数据库模式分解方法_自动数据分解的经验方法

最新推荐文章于 2024-03-30 22:42:56 发布

weixin_26735933

最新推荐文章于 2024-03-30 22:42:56 发布

阅读量1.4k

点赞数

文章标签：数据库 java python mysql 人工智能

原文链接：https://medium.com/@martindlask/an-empirical-approach-to-automatic-data-decomposition-6c98f37ed762

版权

数据库模式分解方法

For every data scientist, data availability is a crucial pre-requisite for their work. Most commonly, data are acquired from internal and external (paid) sources via APIs. On one hand, data scientists usually don’t care a lot about how the data are provided to them, they are satisfied when they can query them from a database or retrieve from an excel sheet. On the other hand, quick data availability is very important for building any analytics tools.
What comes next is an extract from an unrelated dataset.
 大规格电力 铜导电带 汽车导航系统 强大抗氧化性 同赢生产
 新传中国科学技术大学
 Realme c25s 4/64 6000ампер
对于每位数据科学家而言，数据可用性是其工作的关键先决条件。最常见的是，数据是通过API从内部和外部(收费)来源获取的。一方面，数据科学家通常并不关心数据如何提供给他们，当他们可以从数据库中查询数据或从excel工作表中检索数据时，他们会感到满意。另一方面，快速的数据可用性对于构建任何分析工具都非常重要。
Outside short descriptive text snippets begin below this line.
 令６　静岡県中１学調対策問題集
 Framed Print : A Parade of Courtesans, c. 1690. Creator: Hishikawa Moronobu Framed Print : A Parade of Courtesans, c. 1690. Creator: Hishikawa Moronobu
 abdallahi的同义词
Usually, the data must go through processing done by integration engineers, before they are ready to be consumed, and that can take a lot of time. Additionally, data mapping is a very tedious task. It is believed that 90% of developers do not enjoy the decomposition of data and their mapping. Raw data from external sources are usually acquired as XML or JSON files for given parameters. Nowadays, one of the most common concepts of storing such data in the cloud is inside a data lake. Once the data is stored there, an engineer develops a pipeline to propagate them into tables in a normalized form in a relational database, or more likely, into a data warehouse.

通常，在准备使用数据之前，数据必须经过集成工程师的处理，这会花费很多时间。此外，数据映射是一项非常繁琐的任务。据认为，有90％的开发人员不喜欢数据分解和映射。对于给定的参数，通常从XML或JSON文件获取来自外部源的原始数据。如今，在云中存储此类数据的最常见概念之一是在数据湖内部。一旦将数据存储到那里，工程师就会开发出一条管道，以规范化的形式将它们传播到关系数据库中的表中，或者更有可能传播到数据仓库中。

The concept of the data flow has been heavily automated with tools in the cloud. Namely in AWS, one can use S3, Glue, Athena, Lake Formation, and Redshift for data management and storage. This time we will challenge heuristics in AWS to automatically detect the format and properties of the input data and will see how the grouping into tables works.

数据流的概念已通过云中的工具高度自动化。即在AWS中，可以使用S3，Glue，Athena，Lake Formation和Redshift进行数据管理和存储。这次，我们将挑战AWS中的启发式算法，以自动检测输入数据的格式和属性，并查看分组到表的工作方式。

汽车登记册示例 (Car register example)

In our hypothetical example, let’s suppose we are retrieving historical data about cars identified by their VIN number. The first API provides us a history of the mileage measured by the car service stations and the other API returns the history of the registration plates. Below there is an example API call for a car with VIN identifier 1HGBH41JXMN203578.

在我们的假设示例中，让我们假设正在检索有关由其VIN编号标识的汽车的历史数据。第一个API向我们提供了汽车维修站测量的里程历史，另一个API返回了车牌的历史。下面有一个示例示例API调用，用于具有VIN标识符1HGBH41JXMN203578的汽车。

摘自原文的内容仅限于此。